In a color picture tube (see illustration), the glass bulb is made in two pieces, the face panel and the funnel-neck region. The separate face panel allows the fabrication of the segmented phosphor screen and the mounting of the shadow mask. The two glass pieces are sealed together by a special frit to provide a strong vacuum-tight seal.

Color picture tube.
Color picture tube.

The light-emitting colored phosphors on the segmented screen can be either in dot arrays or, now more commonly, in line arrays. Typically, the trios of vertical phosphor lines are spaced 0.6–0.8 mm apart. Most tubes use a black matrix screen in which the phosphor lines are separated by opaque black lines. This black matrix reduces reflected light, thereby giving better contrast, and also provides a tolerance for the registration of the electron beam with the phosphor lines.

The shadow mask is made of a thin (0.10–0.17 mm) steel sheet in which elongated slits (one row of slits for each phosphor-line trio) have been photoetched. It is formed to a contour similar to that of the glass panel and is mounted at a precise distance from the glass. The width of the slits and their relative position to the phosphor lines are such that the electron beam from one of the three electron guns can strike only one of the sets of color phosphor lines. The shadow mask “shadows” the beam from the other two sets of phosphor lines.

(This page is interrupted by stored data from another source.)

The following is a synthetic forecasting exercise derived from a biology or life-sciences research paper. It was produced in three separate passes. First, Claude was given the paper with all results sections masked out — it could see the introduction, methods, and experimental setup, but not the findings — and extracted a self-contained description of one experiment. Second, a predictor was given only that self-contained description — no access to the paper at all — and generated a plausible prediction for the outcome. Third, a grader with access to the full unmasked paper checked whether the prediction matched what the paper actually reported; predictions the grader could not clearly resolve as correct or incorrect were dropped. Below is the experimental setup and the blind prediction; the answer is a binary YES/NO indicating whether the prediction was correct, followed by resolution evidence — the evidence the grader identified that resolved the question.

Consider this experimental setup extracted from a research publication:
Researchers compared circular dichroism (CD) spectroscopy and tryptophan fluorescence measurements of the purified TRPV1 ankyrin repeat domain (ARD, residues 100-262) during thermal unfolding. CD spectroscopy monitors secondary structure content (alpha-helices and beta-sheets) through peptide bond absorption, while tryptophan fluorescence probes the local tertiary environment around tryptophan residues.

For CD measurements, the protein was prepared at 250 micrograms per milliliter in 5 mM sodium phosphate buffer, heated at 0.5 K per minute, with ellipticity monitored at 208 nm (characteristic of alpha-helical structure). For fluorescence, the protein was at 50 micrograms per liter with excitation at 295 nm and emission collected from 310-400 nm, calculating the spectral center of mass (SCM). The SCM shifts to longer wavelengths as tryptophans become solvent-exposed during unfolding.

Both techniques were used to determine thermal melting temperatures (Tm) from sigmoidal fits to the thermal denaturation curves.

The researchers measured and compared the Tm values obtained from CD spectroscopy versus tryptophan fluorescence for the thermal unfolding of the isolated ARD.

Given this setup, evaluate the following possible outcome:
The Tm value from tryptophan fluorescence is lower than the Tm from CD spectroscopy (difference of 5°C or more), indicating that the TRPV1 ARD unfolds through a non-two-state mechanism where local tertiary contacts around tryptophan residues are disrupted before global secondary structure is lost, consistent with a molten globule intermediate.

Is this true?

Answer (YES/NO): NO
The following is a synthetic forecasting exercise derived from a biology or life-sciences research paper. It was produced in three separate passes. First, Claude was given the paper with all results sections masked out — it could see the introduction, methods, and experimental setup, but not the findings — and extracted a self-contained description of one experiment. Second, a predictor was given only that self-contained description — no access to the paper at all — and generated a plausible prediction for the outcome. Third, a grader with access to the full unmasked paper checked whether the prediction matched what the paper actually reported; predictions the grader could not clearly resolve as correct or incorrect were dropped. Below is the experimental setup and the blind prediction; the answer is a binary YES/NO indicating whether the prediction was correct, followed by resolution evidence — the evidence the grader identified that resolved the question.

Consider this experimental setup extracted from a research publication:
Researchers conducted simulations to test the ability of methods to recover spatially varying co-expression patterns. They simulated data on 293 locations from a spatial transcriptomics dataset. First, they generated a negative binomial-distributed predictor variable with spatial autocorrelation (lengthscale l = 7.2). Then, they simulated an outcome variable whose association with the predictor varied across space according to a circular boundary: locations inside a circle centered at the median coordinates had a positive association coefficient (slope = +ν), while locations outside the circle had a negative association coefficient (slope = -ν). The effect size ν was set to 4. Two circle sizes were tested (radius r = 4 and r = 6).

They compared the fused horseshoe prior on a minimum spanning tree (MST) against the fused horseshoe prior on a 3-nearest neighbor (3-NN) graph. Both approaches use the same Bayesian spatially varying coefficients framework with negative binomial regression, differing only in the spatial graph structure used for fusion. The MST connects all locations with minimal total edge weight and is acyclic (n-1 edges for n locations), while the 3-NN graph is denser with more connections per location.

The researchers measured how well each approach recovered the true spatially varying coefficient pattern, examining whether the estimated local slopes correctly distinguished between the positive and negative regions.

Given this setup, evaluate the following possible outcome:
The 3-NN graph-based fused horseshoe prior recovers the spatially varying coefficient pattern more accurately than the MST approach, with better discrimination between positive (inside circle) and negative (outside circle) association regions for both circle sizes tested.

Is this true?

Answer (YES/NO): YES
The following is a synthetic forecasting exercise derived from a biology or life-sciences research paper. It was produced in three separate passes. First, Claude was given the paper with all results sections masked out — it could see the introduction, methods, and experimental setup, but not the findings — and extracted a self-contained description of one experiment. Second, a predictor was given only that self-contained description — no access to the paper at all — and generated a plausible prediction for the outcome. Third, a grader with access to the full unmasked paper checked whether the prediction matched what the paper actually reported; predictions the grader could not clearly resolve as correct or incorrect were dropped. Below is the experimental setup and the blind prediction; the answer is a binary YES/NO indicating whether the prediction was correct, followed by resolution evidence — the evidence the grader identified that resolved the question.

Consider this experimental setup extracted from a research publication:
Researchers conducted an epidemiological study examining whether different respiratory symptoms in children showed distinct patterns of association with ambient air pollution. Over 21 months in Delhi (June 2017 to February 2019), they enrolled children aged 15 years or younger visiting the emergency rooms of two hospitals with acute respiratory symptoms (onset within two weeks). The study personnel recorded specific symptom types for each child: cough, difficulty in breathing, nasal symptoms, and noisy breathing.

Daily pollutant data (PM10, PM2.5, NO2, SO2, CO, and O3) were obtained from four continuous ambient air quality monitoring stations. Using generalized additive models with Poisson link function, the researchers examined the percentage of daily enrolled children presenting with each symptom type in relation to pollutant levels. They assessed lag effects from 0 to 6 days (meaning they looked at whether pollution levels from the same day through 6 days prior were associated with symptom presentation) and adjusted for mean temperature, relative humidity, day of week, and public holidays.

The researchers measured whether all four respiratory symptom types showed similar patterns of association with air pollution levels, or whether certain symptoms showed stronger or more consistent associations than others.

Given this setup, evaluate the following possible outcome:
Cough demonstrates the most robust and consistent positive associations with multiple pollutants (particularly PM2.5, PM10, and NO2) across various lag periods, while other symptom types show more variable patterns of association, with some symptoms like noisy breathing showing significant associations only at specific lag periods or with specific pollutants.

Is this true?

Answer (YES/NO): NO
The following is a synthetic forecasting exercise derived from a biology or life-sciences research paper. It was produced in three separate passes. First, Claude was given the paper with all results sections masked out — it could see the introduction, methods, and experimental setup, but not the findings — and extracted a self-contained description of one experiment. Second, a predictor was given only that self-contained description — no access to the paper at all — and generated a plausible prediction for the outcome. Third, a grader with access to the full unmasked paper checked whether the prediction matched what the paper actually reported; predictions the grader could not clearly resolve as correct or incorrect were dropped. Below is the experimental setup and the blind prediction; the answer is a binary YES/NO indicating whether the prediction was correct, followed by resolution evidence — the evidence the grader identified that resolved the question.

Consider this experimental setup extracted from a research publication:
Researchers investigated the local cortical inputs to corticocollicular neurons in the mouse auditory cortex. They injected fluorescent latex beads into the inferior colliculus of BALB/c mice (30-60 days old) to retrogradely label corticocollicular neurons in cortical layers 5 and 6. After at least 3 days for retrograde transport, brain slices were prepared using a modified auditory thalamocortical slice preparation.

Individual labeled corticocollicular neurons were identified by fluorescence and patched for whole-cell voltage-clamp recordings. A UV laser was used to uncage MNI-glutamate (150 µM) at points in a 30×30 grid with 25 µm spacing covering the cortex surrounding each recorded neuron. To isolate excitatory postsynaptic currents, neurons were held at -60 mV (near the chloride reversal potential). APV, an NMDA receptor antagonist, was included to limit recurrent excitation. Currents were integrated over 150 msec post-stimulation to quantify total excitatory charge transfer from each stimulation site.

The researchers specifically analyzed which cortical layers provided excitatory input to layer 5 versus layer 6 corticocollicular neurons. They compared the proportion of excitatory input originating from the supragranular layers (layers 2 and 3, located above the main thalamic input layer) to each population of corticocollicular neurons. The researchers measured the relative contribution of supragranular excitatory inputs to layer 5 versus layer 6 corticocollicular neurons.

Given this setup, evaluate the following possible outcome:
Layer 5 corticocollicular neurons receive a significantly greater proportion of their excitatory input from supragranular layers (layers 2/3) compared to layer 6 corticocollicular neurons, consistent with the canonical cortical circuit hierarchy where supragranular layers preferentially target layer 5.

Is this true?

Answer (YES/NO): YES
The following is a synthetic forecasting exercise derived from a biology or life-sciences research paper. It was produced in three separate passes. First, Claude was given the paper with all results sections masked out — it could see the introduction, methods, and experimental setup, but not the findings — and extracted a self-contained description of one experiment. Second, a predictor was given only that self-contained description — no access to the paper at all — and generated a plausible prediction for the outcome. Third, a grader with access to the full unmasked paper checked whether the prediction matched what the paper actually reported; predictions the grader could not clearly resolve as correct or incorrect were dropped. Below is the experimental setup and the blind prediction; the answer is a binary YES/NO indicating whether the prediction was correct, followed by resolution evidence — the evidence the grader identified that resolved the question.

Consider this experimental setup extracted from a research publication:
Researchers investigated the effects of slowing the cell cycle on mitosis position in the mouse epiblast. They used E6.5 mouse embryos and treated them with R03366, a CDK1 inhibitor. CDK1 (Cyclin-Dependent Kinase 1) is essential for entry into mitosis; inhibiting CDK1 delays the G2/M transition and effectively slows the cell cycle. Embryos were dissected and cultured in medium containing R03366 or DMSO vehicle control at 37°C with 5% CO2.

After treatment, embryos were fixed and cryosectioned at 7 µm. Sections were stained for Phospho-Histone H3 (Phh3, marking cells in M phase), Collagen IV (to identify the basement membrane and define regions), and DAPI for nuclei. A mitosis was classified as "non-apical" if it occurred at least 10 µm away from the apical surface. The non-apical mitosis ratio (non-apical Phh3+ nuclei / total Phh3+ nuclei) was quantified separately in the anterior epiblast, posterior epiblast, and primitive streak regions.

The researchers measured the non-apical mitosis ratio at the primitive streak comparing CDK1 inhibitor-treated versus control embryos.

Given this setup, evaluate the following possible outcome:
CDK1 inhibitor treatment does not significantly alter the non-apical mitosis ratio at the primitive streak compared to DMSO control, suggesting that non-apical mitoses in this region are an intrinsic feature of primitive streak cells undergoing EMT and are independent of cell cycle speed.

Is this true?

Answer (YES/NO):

The electron gun for color is similar to that for monochrome except that there are three guns, usually arranged side by side, or in-line. This triple gun has common structural elements, but uses three independent cathodes with separate beam forming and focusing for each beam.

The electromagnetic deflection yoke deflects or bends the beams, as in a monochrome tube, to scan the screen in a television raster. In addition, the yoke's magnetic field is shaped so that the three beams will be deflected in such a way that they land at the same phosphor trio on the screen at the same time. This convergence of the beams produces three images, one in red, one in green, and one in blue, that are superimposed to give a full-color picture. See also Cathode-ray tube.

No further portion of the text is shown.